■ **Task prompt**
In the records below, find each line with the word "genus" and copy it.

■ **Information provided**
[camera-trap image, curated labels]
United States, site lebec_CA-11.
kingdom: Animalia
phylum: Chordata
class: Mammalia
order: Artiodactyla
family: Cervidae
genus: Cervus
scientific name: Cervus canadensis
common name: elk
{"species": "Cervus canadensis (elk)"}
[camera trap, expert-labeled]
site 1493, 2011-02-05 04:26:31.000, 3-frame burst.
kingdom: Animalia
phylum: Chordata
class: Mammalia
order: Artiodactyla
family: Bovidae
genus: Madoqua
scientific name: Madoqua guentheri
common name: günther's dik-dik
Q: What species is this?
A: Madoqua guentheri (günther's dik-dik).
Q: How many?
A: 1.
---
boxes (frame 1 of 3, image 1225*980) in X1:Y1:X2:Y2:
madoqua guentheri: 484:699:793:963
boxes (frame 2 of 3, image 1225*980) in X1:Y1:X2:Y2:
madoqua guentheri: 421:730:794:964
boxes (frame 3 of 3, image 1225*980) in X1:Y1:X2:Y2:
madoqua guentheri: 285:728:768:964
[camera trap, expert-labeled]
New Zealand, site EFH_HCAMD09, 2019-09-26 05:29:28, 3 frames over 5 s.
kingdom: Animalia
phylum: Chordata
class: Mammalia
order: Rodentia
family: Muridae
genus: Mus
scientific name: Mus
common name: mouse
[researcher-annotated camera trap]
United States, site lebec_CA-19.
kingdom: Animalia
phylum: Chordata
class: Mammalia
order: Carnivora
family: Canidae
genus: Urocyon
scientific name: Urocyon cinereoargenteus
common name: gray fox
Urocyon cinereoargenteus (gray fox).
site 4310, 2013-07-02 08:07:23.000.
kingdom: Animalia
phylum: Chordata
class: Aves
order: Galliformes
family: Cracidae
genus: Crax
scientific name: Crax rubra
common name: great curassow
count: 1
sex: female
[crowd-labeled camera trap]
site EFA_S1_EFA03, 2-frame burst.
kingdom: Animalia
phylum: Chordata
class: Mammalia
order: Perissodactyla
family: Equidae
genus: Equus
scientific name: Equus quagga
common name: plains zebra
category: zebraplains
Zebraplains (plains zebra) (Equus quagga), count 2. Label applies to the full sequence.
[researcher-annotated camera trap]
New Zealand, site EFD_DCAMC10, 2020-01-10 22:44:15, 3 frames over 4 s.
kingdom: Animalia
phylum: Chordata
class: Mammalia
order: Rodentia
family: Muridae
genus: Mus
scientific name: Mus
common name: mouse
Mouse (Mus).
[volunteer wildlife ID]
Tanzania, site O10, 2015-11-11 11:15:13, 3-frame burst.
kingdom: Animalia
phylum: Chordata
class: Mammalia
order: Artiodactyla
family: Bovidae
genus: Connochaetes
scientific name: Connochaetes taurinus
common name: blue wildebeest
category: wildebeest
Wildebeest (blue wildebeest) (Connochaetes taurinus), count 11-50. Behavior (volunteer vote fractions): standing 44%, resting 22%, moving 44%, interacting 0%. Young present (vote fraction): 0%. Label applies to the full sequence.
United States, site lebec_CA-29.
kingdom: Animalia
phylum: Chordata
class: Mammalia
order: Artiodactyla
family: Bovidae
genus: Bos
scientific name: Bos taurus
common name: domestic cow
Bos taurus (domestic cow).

■ **Exercise result**
genus: Cervus
genus: Madoqua
genus: Mus
genus: Urocyon
genus: Crax
genus: Equus
genus: Mus
genus: Connochaetes
genus: Bos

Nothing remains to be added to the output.